Tom hatte gerade gedacht, daß der Titel eine Erfindung Edmund Banburys oder Jeff Constants von der Galerie Buckmaster sein dürfte – Derwatt hatte sich selten mit Titeln aufgehalten – und daß man kaum erkennen konnte, ob die Figur männlich oder weiblich war.
»Es heißt Sterbende Frau, Frank«, bemerkte Reeves. »Du magst Derwatt?« Er klang angenehm überrascht.
»Frank sagt, sein Vater hat einen zu Hause – in den Staaten. Einen oder zwei?« fragte Tom den Jungen.
»Einen. Der Regenbogen. «
»Ah ja«, sagte Reeves, als sehe er das Bild vor sich.
Frank ließ sich weitertreiben, zu einem David Hockney.
»Haben Sie Lösegeld gezahlt?« fragte Reeves.
Tom schüttelte den Kopf. »Nein, ich hatte das Geld, hab es aber nicht übergeben.«
»Wieviel?« Reeves schenkte Wein ein. Er lächelte.
»Zwei Millionen. Dollar.«
»Nicht schlecht. Und was jetzt?« Ein Kopfnicken in Richtung des Jungen, der ihnen den Rücken zuwandte.
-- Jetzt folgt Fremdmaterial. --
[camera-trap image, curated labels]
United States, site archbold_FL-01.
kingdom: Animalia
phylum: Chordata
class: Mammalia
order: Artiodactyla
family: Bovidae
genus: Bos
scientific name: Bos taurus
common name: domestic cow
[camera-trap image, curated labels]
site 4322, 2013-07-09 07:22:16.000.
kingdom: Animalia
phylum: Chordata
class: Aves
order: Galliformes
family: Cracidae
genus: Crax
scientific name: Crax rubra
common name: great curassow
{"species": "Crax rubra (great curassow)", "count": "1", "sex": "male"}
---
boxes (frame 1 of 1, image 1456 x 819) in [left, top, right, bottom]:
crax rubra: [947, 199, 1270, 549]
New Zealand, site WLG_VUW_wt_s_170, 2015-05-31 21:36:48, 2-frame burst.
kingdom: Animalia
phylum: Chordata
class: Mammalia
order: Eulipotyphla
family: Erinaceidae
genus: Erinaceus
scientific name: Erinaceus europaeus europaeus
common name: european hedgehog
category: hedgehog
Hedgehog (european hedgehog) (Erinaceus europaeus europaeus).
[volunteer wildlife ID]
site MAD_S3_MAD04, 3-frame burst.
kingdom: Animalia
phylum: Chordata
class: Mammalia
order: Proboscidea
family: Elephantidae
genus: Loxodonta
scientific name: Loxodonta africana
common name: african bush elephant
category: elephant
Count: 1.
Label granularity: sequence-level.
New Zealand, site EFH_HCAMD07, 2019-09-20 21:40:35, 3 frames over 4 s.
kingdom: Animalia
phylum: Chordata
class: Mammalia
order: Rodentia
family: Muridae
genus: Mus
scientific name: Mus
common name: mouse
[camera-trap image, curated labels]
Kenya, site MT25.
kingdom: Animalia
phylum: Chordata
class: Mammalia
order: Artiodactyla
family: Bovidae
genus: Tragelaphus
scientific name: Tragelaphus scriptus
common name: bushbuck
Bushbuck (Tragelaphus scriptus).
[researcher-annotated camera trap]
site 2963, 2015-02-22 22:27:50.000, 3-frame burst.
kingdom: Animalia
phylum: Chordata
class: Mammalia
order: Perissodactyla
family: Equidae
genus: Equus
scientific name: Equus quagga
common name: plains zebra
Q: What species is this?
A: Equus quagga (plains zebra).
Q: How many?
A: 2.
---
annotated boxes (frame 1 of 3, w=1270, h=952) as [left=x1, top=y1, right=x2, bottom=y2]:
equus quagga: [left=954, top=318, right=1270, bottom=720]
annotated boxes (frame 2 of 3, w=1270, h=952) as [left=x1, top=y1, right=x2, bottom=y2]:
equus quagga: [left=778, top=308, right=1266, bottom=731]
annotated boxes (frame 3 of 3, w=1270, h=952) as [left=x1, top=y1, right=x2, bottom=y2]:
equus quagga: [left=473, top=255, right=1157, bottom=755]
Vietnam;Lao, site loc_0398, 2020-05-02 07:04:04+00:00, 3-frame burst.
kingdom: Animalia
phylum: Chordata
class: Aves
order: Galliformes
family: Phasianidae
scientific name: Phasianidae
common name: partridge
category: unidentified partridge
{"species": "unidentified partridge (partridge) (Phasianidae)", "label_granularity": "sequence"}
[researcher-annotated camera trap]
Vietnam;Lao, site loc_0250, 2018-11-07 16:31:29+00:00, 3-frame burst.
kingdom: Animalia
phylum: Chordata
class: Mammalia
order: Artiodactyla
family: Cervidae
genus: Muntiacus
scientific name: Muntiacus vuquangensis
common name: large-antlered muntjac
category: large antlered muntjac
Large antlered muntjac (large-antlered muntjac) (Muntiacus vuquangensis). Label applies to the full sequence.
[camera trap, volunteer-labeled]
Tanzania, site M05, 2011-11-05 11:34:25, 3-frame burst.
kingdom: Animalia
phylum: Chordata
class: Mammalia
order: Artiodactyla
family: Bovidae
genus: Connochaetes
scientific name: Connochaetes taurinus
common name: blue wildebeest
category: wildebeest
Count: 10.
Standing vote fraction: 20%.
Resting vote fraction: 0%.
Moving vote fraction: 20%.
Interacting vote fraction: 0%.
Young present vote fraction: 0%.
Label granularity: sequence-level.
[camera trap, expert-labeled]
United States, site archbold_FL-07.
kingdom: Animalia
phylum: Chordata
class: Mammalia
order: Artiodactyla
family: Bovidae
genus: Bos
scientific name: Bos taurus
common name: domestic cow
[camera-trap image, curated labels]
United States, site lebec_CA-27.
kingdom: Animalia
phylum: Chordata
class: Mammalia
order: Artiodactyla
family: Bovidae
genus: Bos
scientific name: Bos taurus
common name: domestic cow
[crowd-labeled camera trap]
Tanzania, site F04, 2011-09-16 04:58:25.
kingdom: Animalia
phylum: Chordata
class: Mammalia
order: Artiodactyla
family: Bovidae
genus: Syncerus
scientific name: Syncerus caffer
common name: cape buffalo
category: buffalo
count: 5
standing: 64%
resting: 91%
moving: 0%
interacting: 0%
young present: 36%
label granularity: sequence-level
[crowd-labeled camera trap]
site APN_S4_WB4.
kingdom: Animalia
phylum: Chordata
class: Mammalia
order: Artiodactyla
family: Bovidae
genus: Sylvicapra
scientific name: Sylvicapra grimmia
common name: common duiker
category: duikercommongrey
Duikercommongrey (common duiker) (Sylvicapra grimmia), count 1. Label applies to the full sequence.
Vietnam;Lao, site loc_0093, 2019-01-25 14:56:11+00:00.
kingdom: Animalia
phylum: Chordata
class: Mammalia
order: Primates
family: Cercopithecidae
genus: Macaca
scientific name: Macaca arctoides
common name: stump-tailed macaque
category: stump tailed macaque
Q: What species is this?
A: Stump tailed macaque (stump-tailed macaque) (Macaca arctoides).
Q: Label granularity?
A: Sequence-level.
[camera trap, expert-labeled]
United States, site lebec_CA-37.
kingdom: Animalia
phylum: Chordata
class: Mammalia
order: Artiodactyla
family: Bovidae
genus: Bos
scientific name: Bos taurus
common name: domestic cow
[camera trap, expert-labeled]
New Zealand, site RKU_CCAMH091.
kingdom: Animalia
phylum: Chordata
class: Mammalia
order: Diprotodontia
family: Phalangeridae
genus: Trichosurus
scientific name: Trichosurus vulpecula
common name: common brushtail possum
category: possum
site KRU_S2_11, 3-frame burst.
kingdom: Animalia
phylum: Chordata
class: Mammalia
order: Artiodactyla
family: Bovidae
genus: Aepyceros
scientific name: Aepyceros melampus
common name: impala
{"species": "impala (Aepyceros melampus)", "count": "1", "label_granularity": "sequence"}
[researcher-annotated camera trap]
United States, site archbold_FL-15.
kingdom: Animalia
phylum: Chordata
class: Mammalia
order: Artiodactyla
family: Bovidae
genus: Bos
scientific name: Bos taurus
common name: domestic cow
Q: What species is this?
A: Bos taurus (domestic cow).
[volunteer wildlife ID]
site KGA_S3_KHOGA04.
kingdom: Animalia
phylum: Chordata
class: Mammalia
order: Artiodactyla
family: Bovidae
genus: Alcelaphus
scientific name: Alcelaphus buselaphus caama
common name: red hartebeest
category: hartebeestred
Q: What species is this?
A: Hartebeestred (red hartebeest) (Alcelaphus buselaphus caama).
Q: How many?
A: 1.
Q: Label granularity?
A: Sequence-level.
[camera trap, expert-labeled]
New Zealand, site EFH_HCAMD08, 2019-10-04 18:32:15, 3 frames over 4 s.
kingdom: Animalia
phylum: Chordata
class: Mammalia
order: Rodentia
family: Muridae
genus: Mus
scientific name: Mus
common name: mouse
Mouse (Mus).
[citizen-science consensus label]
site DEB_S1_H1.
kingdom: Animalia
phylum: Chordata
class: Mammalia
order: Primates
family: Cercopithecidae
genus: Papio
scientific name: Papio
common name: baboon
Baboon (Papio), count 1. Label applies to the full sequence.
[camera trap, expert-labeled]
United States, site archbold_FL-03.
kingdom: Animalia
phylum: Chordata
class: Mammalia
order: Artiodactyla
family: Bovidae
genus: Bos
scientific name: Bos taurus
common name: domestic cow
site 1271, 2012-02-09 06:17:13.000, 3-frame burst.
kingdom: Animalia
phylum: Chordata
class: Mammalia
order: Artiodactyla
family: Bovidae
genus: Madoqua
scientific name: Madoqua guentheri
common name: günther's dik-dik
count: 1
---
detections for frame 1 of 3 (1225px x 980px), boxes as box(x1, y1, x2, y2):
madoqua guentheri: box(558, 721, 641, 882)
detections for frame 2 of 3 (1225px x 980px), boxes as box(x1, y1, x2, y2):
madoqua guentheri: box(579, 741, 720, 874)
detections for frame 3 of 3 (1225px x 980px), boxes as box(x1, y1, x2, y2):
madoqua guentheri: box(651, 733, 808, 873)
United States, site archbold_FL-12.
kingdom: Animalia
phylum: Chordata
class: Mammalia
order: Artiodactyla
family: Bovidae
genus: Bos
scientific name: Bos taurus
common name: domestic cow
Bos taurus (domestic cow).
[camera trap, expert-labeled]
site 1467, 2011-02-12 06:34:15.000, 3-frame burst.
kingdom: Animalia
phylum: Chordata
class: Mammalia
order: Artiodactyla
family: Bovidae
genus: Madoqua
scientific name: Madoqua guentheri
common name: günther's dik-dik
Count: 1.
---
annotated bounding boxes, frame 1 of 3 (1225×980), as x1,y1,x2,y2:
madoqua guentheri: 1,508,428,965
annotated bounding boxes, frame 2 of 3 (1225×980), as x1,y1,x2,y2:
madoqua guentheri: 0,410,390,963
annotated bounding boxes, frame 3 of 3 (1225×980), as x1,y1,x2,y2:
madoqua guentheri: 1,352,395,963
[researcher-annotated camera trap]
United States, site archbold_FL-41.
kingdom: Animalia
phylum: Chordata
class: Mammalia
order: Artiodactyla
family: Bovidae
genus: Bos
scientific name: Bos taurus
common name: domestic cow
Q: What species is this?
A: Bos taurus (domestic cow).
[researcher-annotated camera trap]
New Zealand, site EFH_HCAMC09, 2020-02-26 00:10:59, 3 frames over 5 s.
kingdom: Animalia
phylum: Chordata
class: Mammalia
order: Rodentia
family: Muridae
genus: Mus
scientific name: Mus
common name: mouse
»Oh, er kehrt nach Hause zurück. Reeves, ich dachte, wir bleiben, wenn möglich, noch einen Tag länger bei Ihnen und fliegen dann am Freitag nach Paris. Ich will nicht, daß man den Jungen in einem Hotel erkennt, außerdem würde ihm ein weiterer Ruhetag guttun.«
»Sicher, Tom, kein Problem.« Reeves runzelte die Stirn. »Ich verstehe nicht ganz: Die Polizei sucht noch nach ihm?«
Tom zuckte nervös die Achseln. »Das hat sie getan, vor der Entführung. Und ich nehme an, der Privatdetektiv in Paris hat zumindest die französische Polizei informiert, daß der Junge wieder aufgetaucht ist.« Erklärend fügte er hinzu, nirgendwo sei die Polizei von der Entführung in Kenntnis gesetzt worden.
»Und wohin sollen Sie ihn jetzt bringen?«
»Nach Paris, zu dem Privatdetektiv. Er arbeitet für die Familie. Franks Bruder Johnny begleitet ihn. – Danke, Reeves.« Er nahm sein Glas.
Minot brachte dem Jungen das zweite Glas und ging in die Küche. Tom folgte ihm. Aus dem Kühlschrank holte Reeves eine Platte mit Schinken, Weißkohlsalat, diversem Wurstaufschnitt und Mixed Pickles. Gabys Werk, sagte er. Die Frau wohnte im Haus bei den Leuten, für die sie eigentlich arbeitete, und hatte es sich nicht nehmen lassen, um sieben nach den abendlichen Einkäufen vorbeizukommen, um alles »vorzubereiten«, was sie für seine Gäste besorgt hatte. »Zum Glück mag sie mich«, meinte Reeves. »Findet meine Wohnung interessanter als die, wo sie wohnt. Trotz der verdammten Bombe damals. Na ja, als die hier hochging, war sie gerade nicht da.«
Die drei setzten sich an den gedeckten Tisch und sprachen von anderen Dingen, nicht mehr von Frank, doch immer noch über Berlin: Wie ging es Eric Lanz? Wer waren seine Freunde? Hatte er eine Freundin? Reeves lachte bei der Frage. Und Reeves, hatte der eine Freundin, fragte sich Tom? Oder waren Reeves und Eric so desinteressiert, daß Frauen einfach keine Rolle spielten? Nett, eine Frau zu haben, dachte Tom, während der Wein ihn allmählich erwärmte. Héloïse hatte einmal gesagt, sie habe ihn gern (oder hatte sie gesagt, sie liebe ihn?), weil sie beim ihm sie selbst bleiben könne und er ihr Raum zum Atmen lasse. Tom hatte die Bemerkung gefreut, auch wenn er nie einen Gedanken daran verschwendet hatte, Héloïse »Lebensraum« zu geben.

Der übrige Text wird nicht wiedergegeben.